Aujourd’hui, certes, on constate certains changements : jeunesse connectée, innovations technologiques, ouverture internationale, mais le Bhoutan demeure fidèle à son âme : pas un feu rouge en ville, sérénité omniprésente, liens étroits avec la tradition. Au terme de son récit, le narrateur célèbre ce royaume qui sait s’ouvrir au monde tout en préservant l’essentiel : un rythme paisible, une profondeur rare, une chaleur humaine et spirituelle qui ne s’est jamais démentie en trente ans.

Le Bouthan au fil des saisons

La fine couche de glace qui recouvre ces lacs d’altitude évoque la fragilité des écosystèmes alpins. Les 2 500 lacs glaciaires du Bhoutan du Nord procurent des ressources en eau indispensables aux montagnards, mais le réchauffement climatique les met en danger. © Michael Yamashita.

L’ouvrage déroule ensuite des images selon l’ordre des saisons, offrant un rythme presque cinématographique. Le printemps déborde de couleurs et de fêtes ; l’été respire la ferveur des vallées ; l’automne offre ses ors aux cérémonies et l’hiver révèle les silhouettes des monastères suspendues dans le silence. Le lecteur avance ainsi dans un pays qui semble se déployer par strates et non comme une succession de cartes postales.

Des chevaux lourdement chargés traversent un pont de bois, en route pour le campement de Rodophu, une des étapes du Snowman Trek. Cette randonnée de haute altitude, particulièrement exigeante, offre des paysages stupéfiants et des rencontres avec les populations montagnardes les plus isolées du pays. Au printemps et en automne, elle attire les randonneurs expérimentés du monde entier. Bhoutan du Nord. © Karma T. Dorji.

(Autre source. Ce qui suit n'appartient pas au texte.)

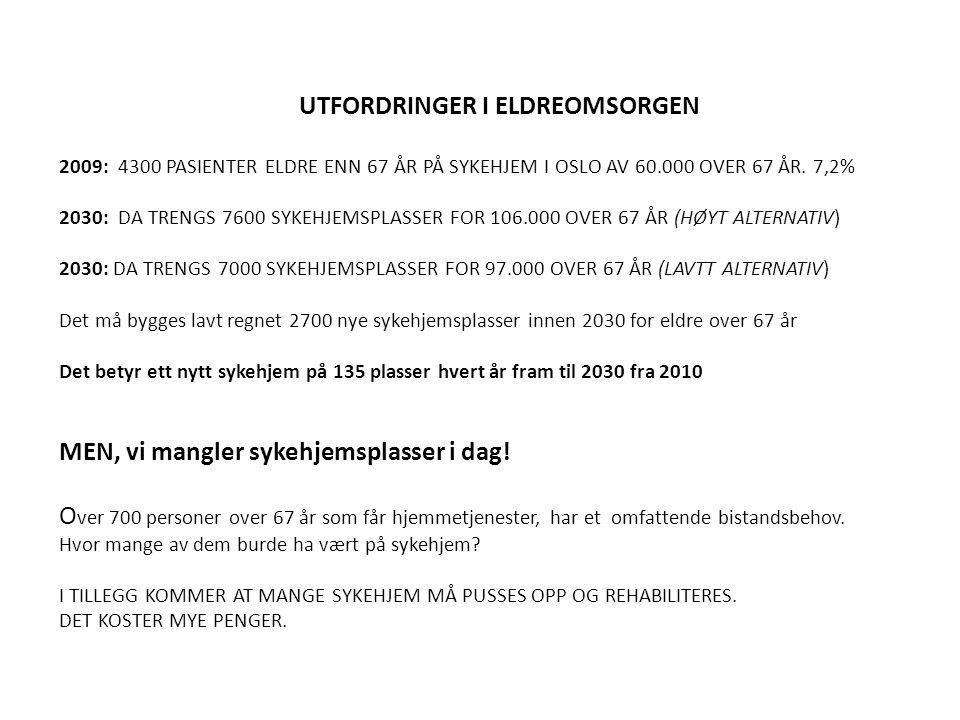 UTFORDRINGER I ELDREOMSORGEN 2009: 4300 PASIENTER ELDRE ENN 67 ÅR PÅ SYKEHJEM I OSLO AV 60.000 OVER 67 ÅR.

À ces images magnifiques répond le texte de Matthieu Ricard. Son rôle ici n’est pas celui d’un guide mais d’un témoin privilégié de la culture himalayenne. Son écriture douce, précise et méditative donne au livre une dimension intérieure qui dépasse largement le commentaire photographique. Matthieu Ricard ne décrit pas seulement, il éclaire. Il rappelle, par exemple, cette idée fondamentale de la spiritualité bhoutanaise : « Au Bhoutan, la frontière entre la vie quotidienne et la vie spirituelle est mince, presque imperceptible. Les temples ne dominent pas le paysage, ils l’habitent, comme les prières habitent le souffle. »

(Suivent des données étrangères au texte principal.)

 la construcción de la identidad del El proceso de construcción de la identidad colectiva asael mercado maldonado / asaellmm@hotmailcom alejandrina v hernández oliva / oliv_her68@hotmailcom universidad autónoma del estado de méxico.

Ce ton, à la fois simple et profond, traverse l’ensemble de l’ouvrage. Le moine-photographe ne cherche jamais à idéaliser le pays, mais à restituer la cohérence d’un peuple pour qui le rapport au sacré reste structurant, même à l’ère de la modernité. En cela, son regard accompagne les images plutôt qu’il ne les explique, donnant au livre un axe de lecture sensible. Pendant onze ans au Bhoutan, Matthieu Ricard a été témoin de la vie spirituelle intense du pays : des cérémonies drupchen, « grand accomplissement », où méditation, musique et mandalas accompagnent huit jours de prières, aux danses sacrées cham, véritables méditations en mouvement destinées à purifier l’esprit et transmettre des bénédictions. L’humour des atsara, clowns rituels, équilibre solennité et gaieté, reflétant l’âme bhoutanaise, profondément pieuse mais joyeuse.

Les danseurs exécutent le cham durdak, ou danse des seigneurs du lieu de la crémation. Le costume de squelette symbolise l’impermanence et la libération des liens qui rattachent au monde matériel. © Matthieu Ricard.

L’un des grands mérites de l’ouvrage est de marier le spectaculaire et l’intime. Aux grandes images de paysages himalayens répondent des portraits d’une grande pudeur : un moine enfant penché sur un texte sacré, une vieille femme ajustant sa robe traditionnelle, un groupe d’hommes préparant un rite agricole. Ce sont aussi ces scènes modestes qui donnent au livre sa sincérité. Car malgré son format luxueux et son ambition artistique, Bhoutan, Portrait d’un royaume ne cède pas à l’exotisme. Il offre un pays vivant, habité, traversé de contradictions, mais encore façonné par une mémoire spirituelle tenace.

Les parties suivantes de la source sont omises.